The Ministry of Environmental Protection said in July that it had set up dedicated inspection teams to determine whether the country's giant steel sector was meeting state technology and emission standards.
After visiting a total of 1,019 steel enterprises across the country, the inspectors found that 173 firms had broken the rules, with 62 firms involved in illegal construction and 35 exceeding state emission limits, according to the ministry's official publication, China Environmental News.
Worried by the social and political impact of pollution, China has vowed to crack down on lawbreaking companies and the local governments that protect them. It has also promised to use tougher environmental standards to help shut as much as 100-150 million tonnes of surplus steel capacity over the next five years.
The ministry said 23 of the offending firms had been asked to cut production, while another 29 had been shut down temporarily in order to "rectify" their problems. Fines totaling 18.9 million yuan ($2.8 million) have been imposed and three officials have been detained.

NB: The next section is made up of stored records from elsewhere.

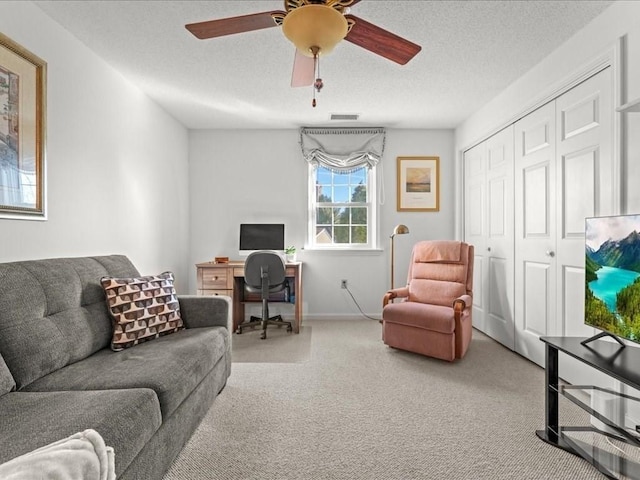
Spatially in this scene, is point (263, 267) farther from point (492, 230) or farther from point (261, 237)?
point (492, 230)

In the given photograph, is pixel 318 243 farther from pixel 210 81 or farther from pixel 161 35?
pixel 161 35

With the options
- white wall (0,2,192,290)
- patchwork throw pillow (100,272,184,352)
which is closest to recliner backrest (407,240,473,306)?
patchwork throw pillow (100,272,184,352)

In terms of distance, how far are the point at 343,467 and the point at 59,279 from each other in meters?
1.76

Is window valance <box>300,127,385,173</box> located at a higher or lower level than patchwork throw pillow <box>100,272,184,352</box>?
higher

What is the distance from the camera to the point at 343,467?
5.85 ft

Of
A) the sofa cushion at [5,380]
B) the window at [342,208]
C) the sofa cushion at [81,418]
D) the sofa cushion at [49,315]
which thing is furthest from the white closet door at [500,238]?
the sofa cushion at [5,380]

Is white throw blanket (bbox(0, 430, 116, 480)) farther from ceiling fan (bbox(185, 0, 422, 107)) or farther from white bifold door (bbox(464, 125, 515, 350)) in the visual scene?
white bifold door (bbox(464, 125, 515, 350))

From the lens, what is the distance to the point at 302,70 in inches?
88.7

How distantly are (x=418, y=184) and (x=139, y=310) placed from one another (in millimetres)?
3751

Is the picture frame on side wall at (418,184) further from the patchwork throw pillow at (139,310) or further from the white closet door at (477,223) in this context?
the patchwork throw pillow at (139,310)

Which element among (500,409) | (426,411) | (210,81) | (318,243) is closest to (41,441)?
(426,411)

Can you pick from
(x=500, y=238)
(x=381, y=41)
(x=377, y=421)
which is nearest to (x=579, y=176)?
(x=500, y=238)

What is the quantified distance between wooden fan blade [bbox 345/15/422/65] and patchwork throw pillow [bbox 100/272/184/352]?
188 cm

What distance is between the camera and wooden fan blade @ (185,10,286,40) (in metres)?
1.75
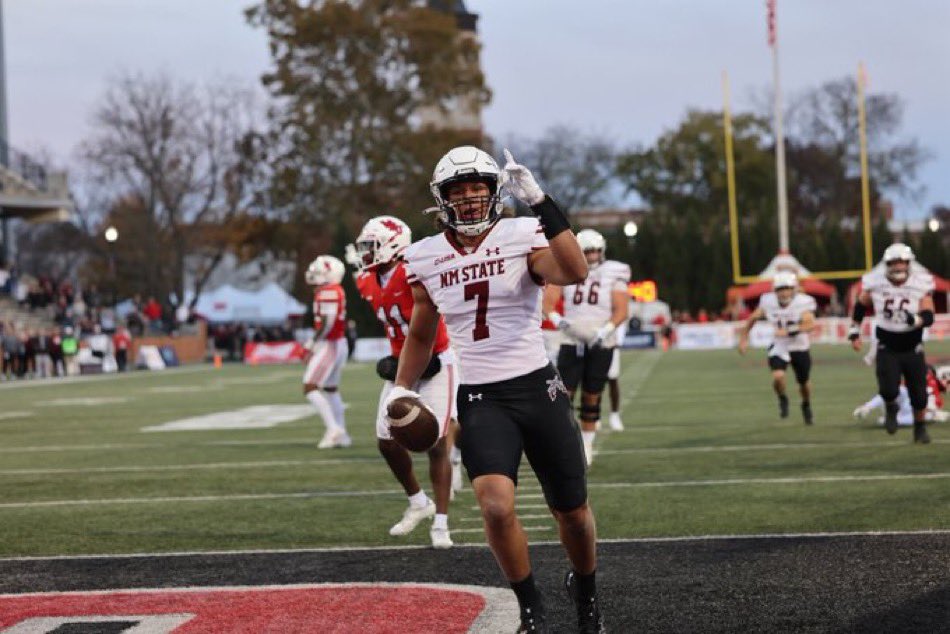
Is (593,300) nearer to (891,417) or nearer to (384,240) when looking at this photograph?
(891,417)

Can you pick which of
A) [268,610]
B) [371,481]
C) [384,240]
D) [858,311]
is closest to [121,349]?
[858,311]

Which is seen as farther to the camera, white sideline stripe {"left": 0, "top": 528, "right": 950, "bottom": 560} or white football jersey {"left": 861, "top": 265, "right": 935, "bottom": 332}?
white football jersey {"left": 861, "top": 265, "right": 935, "bottom": 332}

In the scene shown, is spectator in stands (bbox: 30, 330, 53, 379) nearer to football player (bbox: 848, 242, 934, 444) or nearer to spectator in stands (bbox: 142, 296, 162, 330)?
spectator in stands (bbox: 142, 296, 162, 330)

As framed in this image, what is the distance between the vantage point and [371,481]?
1262cm

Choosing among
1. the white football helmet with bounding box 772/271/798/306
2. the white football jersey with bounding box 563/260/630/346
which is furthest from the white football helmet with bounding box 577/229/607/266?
the white football helmet with bounding box 772/271/798/306

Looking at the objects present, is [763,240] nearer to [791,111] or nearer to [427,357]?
[791,111]

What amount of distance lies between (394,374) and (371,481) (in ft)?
11.7

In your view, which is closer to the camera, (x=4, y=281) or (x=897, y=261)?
(x=897, y=261)

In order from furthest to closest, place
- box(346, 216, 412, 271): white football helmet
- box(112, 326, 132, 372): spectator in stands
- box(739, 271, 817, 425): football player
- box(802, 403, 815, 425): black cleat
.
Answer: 1. box(112, 326, 132, 372): spectator in stands
2. box(739, 271, 817, 425): football player
3. box(802, 403, 815, 425): black cleat
4. box(346, 216, 412, 271): white football helmet

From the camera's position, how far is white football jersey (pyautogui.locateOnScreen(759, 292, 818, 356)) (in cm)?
1800

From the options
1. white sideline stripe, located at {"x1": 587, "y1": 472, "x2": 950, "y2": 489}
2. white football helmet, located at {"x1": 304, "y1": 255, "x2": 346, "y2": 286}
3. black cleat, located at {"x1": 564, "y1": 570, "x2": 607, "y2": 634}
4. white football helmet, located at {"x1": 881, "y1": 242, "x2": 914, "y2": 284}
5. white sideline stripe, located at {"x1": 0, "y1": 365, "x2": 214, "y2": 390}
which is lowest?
white sideline stripe, located at {"x1": 0, "y1": 365, "x2": 214, "y2": 390}

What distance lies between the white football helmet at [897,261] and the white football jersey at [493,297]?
858 cm

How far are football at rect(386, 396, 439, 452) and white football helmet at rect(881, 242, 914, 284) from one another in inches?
341


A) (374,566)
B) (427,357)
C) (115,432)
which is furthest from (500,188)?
(115,432)
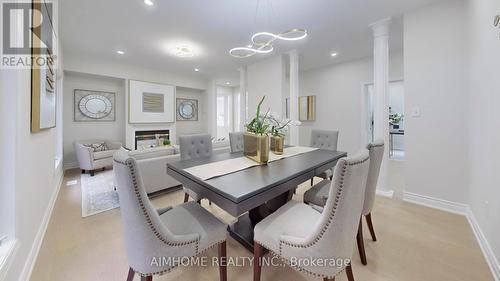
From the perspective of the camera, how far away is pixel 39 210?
6.06ft

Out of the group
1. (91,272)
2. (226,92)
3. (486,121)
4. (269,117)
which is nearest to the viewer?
(91,272)

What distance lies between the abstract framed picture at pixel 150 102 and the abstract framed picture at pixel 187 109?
0.62m

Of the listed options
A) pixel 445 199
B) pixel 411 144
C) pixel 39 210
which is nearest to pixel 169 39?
pixel 39 210

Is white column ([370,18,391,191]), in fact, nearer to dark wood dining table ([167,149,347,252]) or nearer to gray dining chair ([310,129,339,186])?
gray dining chair ([310,129,339,186])

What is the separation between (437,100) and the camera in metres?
2.46

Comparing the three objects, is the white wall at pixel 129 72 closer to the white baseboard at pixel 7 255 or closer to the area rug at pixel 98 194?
the area rug at pixel 98 194

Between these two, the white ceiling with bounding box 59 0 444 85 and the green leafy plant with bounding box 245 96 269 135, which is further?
the white ceiling with bounding box 59 0 444 85

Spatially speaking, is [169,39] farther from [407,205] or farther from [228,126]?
[228,126]

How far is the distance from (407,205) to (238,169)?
2484 mm

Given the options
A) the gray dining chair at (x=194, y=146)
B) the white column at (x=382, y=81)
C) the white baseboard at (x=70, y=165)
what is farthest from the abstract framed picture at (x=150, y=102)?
the white column at (x=382, y=81)

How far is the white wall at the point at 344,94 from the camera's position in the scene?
469cm

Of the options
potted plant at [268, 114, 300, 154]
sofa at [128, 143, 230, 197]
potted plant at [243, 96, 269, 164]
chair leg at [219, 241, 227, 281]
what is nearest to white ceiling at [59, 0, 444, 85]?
potted plant at [268, 114, 300, 154]

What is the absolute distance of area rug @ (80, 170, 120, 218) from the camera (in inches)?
99.3

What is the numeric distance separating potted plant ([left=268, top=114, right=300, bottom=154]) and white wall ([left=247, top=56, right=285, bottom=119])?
193 centimetres
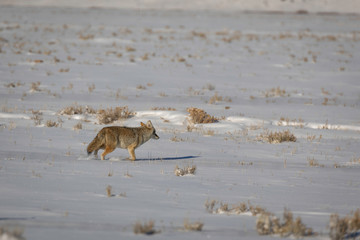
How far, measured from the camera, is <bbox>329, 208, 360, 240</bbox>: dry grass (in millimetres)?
5367

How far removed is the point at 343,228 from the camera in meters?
5.44

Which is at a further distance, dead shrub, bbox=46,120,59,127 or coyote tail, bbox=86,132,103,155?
dead shrub, bbox=46,120,59,127

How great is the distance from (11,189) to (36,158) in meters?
2.79

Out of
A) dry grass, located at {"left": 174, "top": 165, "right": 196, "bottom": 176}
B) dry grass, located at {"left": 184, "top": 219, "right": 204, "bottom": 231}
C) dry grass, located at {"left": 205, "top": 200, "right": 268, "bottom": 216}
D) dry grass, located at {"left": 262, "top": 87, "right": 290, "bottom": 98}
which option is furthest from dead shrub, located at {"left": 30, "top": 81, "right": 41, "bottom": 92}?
dry grass, located at {"left": 184, "top": 219, "right": 204, "bottom": 231}

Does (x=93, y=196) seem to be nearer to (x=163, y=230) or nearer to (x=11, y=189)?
(x=11, y=189)

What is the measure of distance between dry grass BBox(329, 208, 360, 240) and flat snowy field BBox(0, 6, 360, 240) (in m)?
0.25

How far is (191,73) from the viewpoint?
27.0 meters

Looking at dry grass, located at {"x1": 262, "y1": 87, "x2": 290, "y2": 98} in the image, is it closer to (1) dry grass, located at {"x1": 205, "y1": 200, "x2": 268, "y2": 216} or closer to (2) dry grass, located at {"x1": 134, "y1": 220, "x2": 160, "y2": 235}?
(1) dry grass, located at {"x1": 205, "y1": 200, "x2": 268, "y2": 216}

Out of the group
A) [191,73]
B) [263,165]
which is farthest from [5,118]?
[191,73]

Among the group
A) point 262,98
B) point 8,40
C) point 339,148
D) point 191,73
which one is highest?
point 8,40

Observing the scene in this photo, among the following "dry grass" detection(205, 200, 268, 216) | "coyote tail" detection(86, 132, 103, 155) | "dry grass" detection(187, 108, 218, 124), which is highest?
"dry grass" detection(187, 108, 218, 124)

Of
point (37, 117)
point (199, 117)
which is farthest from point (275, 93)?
point (37, 117)

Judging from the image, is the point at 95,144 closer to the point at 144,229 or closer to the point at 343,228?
the point at 144,229

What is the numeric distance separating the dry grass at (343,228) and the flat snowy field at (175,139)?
25 centimetres
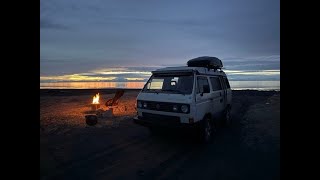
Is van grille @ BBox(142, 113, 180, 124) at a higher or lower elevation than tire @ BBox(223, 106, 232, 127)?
higher

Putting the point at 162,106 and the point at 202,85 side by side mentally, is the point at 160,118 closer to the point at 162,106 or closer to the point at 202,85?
the point at 162,106

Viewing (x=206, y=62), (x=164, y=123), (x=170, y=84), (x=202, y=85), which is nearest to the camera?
(x=164, y=123)

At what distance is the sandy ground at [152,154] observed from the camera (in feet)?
19.1

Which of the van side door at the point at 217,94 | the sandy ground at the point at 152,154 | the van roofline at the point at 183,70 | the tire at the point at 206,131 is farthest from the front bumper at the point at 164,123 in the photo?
the van side door at the point at 217,94

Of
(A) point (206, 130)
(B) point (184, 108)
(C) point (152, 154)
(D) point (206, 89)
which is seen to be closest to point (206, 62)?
(D) point (206, 89)

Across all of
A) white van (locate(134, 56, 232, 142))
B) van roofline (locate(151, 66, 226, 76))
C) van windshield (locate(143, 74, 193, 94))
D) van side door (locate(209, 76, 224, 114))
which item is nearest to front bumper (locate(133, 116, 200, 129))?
white van (locate(134, 56, 232, 142))

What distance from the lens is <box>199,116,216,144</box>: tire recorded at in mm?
8016

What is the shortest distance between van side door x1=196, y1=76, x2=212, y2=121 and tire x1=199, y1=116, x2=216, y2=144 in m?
0.34

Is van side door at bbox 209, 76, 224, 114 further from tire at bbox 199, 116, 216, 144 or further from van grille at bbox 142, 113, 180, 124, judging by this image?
van grille at bbox 142, 113, 180, 124

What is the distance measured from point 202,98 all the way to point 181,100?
90 cm

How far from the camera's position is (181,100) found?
756cm
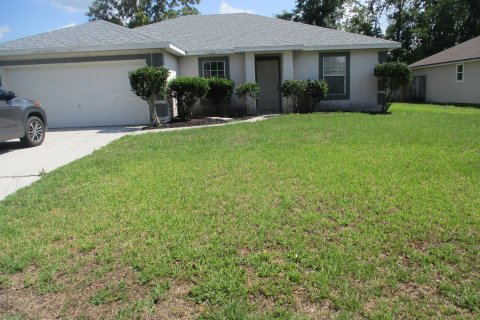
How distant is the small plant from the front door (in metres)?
1.83

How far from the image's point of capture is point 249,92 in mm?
15242

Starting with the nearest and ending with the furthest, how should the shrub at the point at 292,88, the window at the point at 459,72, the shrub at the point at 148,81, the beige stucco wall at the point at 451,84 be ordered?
the shrub at the point at 148,81
the shrub at the point at 292,88
the beige stucco wall at the point at 451,84
the window at the point at 459,72

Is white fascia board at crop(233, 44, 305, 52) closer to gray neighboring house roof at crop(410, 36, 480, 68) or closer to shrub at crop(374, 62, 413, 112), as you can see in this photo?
shrub at crop(374, 62, 413, 112)

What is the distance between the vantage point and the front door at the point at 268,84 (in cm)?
1758

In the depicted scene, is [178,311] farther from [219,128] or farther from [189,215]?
[219,128]

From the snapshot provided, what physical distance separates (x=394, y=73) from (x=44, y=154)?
13.4 meters

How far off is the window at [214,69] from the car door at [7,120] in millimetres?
9042

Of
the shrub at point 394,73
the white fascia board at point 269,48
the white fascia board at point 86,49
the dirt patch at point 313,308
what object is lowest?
the dirt patch at point 313,308

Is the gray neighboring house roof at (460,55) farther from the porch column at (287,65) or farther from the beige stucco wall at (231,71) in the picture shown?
the beige stucco wall at (231,71)

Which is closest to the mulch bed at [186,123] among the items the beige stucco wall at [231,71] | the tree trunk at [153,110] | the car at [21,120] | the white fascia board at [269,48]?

The paper singled out Xinyi Huada Steel in eastern China's Jiangsu province, saying the local government had repeatedly ignored requests from environmental regulators to close the firm down for producing illegally.
As part of its war on pollution, China's traditionally underpowered environment ministry was this year granted new powers to send inspection teams to local regions without prior warning, and was also given the authority to summon senior provincial officials to explain their conduct.
During a tour of Hebei province, China's biggest steel producing region as well as its biggest polluter, inspectors found that local steel firms had illegally expanded capacity and engaged in "fraudulent practices".
The ministry has called on the regions to continue to pay special attention to the steel sector, to crack down hard on illegal behavior and to cooperate with local government efforts to close down surplus capacity in the industry, China Environmental News said.